SHORT EXERCISE:
Quote the portion of the passage on Occupy Wall Street below that starts at "Occupy Wall Street" and ends at "hos­tile to the state.".

PASSAGE PROVIDED:
--- begin ---

Occupy Wall Street & the State of Exception

On Friday, September 30, 2011 the United States an­nounced it had leg­ally murdered two US cit­izens without due legal pro­cess in Yemen. The fol­lowing day, the po­lice kettled and ar­rested 700 anti-​corporate pro­testers who were marching peace­fully on the Brooklyn Bridge in New York City. Seemingly un­re­lated and spa­tially dis­tant from each other, these events non­ethe­less re­veal that the US cit­izens taking to the streets to chal­lenge the cap­it­alist looting of the com­mons are also con­fronting a state that has just de­clared that it can as­sas­sinate, without re­course to courts, cit­izens deemed hos­tile to the state.

--- end ---

SUPPLIED RECORDS:
--- begin ---

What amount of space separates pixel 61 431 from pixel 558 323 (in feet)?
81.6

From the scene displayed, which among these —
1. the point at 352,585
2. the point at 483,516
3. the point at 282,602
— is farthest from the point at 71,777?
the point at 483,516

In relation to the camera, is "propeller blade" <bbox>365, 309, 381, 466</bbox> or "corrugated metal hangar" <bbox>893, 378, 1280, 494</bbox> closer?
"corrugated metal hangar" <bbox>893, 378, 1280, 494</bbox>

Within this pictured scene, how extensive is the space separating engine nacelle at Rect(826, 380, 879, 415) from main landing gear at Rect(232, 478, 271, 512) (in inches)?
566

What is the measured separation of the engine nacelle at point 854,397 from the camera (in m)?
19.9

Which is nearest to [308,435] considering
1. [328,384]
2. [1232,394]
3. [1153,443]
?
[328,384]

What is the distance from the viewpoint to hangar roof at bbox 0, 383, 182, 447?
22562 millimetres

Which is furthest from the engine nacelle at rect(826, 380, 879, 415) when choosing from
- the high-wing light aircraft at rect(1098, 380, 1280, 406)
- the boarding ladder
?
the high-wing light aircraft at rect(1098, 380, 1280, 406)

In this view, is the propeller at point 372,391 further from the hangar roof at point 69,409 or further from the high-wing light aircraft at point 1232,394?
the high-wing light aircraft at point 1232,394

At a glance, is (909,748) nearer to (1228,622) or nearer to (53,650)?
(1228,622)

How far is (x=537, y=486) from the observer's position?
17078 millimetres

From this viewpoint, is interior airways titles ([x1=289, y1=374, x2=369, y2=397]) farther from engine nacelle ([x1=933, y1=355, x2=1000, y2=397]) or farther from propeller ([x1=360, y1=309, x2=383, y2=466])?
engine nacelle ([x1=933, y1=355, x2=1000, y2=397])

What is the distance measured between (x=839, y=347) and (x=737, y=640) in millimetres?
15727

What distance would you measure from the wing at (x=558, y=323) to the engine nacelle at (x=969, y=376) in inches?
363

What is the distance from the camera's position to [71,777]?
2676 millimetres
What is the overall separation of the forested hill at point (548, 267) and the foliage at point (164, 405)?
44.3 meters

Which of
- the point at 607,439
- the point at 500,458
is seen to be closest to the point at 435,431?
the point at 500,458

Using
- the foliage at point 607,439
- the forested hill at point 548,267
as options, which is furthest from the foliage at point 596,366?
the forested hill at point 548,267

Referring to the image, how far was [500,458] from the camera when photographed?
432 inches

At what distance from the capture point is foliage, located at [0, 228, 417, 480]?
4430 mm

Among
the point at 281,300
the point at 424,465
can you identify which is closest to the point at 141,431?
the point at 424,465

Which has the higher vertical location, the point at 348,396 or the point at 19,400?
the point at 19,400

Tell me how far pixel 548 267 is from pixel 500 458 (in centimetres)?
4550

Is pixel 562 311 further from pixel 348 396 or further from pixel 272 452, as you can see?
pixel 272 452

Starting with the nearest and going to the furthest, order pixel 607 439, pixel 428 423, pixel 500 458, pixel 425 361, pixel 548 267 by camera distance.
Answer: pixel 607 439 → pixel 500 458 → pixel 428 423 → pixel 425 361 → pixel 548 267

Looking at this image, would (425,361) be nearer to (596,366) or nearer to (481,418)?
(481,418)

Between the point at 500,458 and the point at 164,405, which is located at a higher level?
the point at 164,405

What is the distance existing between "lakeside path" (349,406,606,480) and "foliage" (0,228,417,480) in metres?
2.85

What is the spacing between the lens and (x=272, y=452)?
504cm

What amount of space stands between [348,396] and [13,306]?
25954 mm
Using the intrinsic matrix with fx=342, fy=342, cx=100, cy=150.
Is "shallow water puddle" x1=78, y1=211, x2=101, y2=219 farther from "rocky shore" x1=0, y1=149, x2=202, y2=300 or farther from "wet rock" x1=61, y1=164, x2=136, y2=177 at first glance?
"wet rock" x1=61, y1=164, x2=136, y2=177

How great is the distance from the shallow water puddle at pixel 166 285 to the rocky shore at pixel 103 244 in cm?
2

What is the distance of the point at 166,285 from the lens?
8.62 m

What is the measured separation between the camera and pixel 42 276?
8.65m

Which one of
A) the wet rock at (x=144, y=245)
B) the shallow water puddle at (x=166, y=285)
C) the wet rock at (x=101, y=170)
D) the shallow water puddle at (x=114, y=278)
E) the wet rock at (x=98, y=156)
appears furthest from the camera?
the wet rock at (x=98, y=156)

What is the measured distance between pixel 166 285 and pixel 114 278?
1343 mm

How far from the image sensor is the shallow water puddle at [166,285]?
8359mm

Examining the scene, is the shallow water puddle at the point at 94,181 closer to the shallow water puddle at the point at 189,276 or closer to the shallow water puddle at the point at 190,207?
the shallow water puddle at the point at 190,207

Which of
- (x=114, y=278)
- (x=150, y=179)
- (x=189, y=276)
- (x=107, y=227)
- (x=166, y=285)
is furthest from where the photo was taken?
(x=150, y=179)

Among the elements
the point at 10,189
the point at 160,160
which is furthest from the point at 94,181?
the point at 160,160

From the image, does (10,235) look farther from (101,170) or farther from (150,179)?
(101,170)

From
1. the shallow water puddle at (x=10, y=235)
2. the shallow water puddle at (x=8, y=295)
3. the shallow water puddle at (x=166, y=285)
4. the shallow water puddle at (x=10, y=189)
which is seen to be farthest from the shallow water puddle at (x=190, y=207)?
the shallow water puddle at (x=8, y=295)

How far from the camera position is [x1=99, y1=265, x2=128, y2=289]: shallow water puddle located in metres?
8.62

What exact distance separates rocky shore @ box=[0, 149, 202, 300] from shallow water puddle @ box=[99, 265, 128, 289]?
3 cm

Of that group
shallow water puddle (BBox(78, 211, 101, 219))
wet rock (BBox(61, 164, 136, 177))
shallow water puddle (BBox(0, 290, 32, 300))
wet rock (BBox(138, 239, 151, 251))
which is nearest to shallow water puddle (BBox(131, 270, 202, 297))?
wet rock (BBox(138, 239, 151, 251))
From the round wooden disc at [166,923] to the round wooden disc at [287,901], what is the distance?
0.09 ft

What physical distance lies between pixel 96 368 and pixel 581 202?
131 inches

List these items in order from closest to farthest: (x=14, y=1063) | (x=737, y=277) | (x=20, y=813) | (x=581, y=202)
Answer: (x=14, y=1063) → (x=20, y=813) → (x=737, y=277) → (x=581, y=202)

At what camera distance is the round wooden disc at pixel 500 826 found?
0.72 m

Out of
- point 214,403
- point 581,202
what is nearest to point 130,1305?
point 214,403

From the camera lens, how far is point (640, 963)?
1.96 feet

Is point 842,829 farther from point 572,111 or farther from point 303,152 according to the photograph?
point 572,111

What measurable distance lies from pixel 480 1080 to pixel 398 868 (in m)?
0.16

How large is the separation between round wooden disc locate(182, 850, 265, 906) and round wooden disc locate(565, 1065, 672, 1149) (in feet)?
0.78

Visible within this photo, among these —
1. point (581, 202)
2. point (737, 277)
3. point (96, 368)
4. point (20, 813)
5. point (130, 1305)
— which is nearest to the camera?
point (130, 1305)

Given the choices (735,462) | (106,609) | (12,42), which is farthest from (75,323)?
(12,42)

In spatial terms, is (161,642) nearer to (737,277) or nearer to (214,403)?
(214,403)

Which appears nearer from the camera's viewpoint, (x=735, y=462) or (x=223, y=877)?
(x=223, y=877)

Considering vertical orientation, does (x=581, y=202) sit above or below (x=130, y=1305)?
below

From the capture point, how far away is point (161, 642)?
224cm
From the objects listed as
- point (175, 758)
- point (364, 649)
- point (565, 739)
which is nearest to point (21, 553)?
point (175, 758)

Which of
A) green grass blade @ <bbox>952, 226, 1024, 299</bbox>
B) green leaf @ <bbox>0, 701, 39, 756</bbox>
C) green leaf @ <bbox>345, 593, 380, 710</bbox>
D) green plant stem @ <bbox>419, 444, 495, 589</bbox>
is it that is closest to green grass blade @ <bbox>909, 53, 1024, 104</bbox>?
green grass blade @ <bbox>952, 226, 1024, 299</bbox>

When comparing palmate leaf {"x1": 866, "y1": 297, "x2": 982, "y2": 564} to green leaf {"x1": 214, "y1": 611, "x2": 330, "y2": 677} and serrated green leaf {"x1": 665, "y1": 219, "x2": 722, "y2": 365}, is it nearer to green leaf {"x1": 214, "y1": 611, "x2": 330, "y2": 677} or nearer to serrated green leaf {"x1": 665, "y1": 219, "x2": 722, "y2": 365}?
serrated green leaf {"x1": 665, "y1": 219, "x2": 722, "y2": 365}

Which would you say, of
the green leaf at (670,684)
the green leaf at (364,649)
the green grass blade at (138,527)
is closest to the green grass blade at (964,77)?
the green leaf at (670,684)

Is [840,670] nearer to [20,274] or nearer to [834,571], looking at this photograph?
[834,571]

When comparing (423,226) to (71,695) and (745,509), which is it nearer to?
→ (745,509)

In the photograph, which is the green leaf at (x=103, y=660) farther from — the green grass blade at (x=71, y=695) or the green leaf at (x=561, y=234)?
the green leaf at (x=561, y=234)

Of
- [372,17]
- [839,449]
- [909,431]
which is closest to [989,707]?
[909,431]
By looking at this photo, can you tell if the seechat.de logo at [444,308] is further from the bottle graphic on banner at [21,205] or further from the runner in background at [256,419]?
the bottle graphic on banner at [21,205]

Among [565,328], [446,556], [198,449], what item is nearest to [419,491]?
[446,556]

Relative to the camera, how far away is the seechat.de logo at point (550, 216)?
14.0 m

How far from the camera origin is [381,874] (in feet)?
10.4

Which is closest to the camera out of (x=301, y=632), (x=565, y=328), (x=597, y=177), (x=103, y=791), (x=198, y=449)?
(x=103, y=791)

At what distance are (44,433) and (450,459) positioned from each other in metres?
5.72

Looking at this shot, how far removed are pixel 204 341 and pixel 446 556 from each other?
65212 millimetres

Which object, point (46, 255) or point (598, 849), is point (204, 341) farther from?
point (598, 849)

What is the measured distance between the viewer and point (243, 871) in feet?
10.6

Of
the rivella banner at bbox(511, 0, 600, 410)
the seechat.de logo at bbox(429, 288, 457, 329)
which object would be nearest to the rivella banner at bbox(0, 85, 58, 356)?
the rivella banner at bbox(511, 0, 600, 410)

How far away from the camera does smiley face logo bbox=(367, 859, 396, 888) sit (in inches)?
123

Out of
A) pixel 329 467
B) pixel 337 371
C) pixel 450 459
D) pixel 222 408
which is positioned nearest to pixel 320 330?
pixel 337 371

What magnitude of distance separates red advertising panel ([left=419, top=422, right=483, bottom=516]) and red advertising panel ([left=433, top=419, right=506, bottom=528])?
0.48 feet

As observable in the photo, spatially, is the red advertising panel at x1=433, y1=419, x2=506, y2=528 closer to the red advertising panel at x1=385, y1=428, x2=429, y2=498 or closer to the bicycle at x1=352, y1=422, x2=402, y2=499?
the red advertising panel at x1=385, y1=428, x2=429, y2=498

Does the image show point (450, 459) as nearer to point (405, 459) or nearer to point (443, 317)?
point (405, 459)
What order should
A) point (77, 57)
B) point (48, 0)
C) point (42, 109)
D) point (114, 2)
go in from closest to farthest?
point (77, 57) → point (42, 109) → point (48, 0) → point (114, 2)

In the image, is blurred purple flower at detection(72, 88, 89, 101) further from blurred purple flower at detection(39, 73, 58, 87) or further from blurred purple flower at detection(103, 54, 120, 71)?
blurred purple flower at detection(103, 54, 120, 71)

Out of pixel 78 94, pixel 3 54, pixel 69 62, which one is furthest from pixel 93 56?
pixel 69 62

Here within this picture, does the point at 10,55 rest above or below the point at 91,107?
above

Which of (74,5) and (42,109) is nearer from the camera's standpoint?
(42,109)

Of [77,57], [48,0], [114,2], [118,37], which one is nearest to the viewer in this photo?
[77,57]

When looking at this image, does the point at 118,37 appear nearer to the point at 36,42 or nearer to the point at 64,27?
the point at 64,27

--- end ---

THE OUTPUT:
Occupy Wall Street & the State of Exception

On Friday, September 30, 2011 the United States an­nounced it had leg­ally murdered two US cit­izens without due legal pro­cess in Yemen. The fol­lowing day, the po­lice kettled and ar­rested 700 anti-​corporate pro­testers who were marching peace­fully on the Brooklyn Bridge in New York City. Seemingly un­re­lated and spa­tially dis­tant from each other, these events non­ethe­less re­veal that the US cit­izens taking to the streets to chal­lenge the cap­it­alist looting of the com­mons are also con­fronting a state that has just de­clared that it can as­sas­sinate, without re­course to courts, cit­izens deemed hos­tile to the state.